Task data Start Marker

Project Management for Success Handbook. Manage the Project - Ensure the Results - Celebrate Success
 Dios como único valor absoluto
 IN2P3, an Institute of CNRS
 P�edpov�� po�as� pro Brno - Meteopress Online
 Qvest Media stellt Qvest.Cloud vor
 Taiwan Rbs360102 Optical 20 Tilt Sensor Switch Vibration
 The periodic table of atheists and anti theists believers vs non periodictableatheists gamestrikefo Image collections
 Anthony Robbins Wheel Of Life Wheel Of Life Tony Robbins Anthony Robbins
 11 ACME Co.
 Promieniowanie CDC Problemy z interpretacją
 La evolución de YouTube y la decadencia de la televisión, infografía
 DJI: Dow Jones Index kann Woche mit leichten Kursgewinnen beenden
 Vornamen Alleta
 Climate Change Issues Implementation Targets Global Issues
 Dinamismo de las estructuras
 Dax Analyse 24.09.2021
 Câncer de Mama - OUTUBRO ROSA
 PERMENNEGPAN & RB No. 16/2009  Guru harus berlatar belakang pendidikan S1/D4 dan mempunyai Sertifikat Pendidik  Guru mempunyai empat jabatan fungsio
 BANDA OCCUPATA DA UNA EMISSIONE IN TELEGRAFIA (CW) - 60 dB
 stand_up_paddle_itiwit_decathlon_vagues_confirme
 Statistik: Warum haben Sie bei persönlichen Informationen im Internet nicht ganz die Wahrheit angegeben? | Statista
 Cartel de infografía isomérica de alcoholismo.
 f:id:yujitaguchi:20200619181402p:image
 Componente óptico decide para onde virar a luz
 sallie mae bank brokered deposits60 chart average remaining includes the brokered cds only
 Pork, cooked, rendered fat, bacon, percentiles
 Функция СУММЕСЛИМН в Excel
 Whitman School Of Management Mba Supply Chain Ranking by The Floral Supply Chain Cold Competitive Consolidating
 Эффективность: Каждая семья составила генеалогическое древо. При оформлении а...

Task data End Marker

# [Work request]
Search the listing above for "infografía" and copy every line that has it.

# [Written response]
 La evolución de YouTube y la decadencia de la televisión, infografía
 Cartel de infografía isomérica de alcoholismo.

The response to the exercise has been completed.